* _WHAT TO PRODUCE_
The response must be made up of the lines in the entries below that contain "greater".

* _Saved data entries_
_ _ _ _

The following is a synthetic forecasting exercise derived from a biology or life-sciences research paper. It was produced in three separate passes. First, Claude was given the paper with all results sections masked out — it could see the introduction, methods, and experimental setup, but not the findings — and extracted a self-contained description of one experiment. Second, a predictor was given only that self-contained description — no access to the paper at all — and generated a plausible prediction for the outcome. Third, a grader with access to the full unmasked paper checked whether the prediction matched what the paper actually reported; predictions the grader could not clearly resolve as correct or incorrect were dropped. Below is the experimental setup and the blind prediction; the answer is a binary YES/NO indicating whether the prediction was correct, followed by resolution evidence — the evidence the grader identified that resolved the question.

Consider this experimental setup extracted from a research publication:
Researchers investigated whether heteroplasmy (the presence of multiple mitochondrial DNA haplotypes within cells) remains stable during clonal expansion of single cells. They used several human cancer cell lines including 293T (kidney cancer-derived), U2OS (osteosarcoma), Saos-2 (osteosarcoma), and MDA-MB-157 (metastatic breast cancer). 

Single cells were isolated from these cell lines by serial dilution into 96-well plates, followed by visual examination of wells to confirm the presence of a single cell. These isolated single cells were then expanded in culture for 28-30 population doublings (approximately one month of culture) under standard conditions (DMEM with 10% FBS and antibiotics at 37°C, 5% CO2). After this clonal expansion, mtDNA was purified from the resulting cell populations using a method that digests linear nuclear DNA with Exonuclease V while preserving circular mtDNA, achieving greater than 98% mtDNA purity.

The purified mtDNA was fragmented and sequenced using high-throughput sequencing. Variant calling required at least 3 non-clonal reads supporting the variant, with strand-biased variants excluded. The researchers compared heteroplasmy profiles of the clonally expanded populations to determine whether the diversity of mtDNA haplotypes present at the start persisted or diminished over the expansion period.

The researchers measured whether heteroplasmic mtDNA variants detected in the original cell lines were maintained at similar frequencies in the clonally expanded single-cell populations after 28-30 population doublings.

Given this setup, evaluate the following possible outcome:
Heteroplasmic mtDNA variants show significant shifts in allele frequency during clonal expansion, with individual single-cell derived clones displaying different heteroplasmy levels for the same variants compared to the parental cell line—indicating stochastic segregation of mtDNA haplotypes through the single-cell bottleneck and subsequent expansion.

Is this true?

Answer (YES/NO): NO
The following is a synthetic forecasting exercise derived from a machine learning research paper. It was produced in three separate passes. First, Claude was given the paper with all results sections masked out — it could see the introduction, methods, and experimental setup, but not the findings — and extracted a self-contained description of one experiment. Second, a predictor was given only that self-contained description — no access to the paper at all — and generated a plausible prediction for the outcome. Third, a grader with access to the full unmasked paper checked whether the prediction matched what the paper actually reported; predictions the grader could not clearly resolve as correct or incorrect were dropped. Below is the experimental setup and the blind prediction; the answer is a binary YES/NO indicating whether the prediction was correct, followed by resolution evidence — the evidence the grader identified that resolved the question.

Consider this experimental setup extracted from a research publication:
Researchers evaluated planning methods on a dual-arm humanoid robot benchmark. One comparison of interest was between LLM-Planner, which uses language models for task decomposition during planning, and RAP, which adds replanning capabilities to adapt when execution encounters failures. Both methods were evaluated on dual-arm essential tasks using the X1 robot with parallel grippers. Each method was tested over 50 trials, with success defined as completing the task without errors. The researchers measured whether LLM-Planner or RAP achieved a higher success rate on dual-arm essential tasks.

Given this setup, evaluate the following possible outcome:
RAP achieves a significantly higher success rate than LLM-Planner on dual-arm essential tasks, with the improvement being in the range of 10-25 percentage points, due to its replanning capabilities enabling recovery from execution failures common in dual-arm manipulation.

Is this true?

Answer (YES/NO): NO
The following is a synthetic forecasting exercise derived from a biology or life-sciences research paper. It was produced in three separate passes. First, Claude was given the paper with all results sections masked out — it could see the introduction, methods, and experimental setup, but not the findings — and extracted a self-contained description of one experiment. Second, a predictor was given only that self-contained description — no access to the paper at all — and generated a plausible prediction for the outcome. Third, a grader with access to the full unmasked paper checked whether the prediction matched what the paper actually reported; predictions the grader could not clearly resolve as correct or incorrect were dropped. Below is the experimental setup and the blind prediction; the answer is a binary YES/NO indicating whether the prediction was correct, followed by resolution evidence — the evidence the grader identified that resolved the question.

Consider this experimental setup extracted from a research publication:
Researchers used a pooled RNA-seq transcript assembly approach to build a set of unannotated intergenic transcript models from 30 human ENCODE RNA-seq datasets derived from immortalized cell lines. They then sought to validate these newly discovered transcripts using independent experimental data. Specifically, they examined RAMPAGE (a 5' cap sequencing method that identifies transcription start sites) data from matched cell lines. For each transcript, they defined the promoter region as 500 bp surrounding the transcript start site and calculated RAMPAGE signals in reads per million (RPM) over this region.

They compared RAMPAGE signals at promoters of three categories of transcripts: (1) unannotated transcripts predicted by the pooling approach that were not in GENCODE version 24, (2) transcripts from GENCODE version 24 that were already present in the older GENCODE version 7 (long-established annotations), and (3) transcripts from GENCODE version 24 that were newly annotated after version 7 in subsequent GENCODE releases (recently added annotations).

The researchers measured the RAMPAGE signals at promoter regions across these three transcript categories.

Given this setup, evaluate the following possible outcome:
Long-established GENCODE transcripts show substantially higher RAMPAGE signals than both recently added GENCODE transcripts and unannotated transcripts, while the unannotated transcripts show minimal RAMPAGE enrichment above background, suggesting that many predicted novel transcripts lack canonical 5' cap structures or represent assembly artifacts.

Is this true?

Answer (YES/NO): NO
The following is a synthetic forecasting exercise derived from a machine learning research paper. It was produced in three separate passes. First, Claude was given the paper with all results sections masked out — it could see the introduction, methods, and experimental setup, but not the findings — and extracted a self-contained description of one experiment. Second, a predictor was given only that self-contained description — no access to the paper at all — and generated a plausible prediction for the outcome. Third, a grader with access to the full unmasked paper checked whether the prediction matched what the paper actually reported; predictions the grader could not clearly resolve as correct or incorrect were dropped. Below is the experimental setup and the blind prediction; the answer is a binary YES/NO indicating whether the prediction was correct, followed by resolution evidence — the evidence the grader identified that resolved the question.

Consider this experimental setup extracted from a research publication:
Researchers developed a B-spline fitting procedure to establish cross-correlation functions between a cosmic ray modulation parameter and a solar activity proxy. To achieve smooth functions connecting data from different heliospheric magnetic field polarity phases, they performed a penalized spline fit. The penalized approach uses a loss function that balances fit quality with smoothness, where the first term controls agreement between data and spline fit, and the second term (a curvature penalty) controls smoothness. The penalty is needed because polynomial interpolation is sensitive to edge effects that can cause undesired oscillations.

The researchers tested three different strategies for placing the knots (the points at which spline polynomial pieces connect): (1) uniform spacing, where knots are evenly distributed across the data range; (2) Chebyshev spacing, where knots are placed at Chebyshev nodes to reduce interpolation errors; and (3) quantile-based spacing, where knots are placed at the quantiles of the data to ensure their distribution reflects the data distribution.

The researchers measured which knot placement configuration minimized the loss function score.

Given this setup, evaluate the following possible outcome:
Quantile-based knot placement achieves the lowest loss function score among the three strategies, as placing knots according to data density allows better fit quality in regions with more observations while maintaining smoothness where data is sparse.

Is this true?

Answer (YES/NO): YES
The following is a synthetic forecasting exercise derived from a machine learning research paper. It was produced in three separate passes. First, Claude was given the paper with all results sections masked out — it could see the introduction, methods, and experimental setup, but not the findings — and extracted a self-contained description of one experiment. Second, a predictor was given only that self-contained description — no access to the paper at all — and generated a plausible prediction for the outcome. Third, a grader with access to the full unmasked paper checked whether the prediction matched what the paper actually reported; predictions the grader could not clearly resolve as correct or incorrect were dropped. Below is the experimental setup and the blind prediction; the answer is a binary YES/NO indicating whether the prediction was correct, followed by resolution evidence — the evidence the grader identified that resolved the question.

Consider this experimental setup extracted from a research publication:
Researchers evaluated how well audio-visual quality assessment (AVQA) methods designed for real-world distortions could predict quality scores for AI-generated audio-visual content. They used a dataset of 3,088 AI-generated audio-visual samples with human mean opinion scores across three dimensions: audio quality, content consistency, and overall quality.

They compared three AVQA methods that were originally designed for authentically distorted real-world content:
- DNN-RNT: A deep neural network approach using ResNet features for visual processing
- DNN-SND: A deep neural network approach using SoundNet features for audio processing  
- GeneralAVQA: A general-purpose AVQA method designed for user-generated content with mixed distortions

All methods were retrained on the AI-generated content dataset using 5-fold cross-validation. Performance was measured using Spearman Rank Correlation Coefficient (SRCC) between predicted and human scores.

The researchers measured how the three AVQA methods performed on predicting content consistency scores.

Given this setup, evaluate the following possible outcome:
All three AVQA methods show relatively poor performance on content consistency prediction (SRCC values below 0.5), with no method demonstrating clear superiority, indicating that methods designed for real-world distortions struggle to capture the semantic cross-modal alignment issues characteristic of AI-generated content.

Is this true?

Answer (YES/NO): YES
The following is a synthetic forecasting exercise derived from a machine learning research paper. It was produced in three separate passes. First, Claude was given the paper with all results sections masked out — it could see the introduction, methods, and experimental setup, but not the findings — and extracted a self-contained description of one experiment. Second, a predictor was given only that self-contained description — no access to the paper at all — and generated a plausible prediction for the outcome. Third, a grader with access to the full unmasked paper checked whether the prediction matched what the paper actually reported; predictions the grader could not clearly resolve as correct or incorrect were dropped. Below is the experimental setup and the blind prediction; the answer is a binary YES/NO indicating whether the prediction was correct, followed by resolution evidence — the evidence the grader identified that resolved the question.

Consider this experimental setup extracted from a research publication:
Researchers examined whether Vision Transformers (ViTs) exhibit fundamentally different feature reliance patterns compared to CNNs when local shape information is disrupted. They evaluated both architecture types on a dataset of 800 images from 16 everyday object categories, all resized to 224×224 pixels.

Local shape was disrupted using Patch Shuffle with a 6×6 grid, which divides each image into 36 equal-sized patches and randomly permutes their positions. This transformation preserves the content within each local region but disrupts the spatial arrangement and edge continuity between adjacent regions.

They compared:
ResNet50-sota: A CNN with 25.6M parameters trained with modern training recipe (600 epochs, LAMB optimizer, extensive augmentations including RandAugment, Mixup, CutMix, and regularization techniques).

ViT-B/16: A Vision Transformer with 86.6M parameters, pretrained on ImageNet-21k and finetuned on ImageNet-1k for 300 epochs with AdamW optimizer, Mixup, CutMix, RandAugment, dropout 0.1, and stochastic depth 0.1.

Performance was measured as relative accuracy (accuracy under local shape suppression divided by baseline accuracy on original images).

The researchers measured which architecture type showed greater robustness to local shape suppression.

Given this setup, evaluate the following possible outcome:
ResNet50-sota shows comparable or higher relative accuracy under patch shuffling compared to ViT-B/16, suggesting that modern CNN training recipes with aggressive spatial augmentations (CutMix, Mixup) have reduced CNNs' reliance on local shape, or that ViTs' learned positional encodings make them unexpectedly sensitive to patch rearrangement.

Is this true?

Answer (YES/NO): YES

_ _ _ _

* _TASK RESPONSE_
Single cells were isolated from these cell lines by serial dilution into 96-well plates, followed by visual examination of wells to confirm the presence of a single cell. These isolated single cells were then expanded in culture for 28-30 population doublings (approximately one month of culture) under standard conditions (DMEM with 10% FBS and antibiotics at 37°C, 5% CO2). After this clonal expansion, mtDNA was purified from the resulting cell populations using a method that digests linear nuclear DNA with Exonuclease V while preserving circular mtDNA, achieving greater than 98% mtDNA purity.
The researchers measured which architecture type showed greater robustness to local shape suppression.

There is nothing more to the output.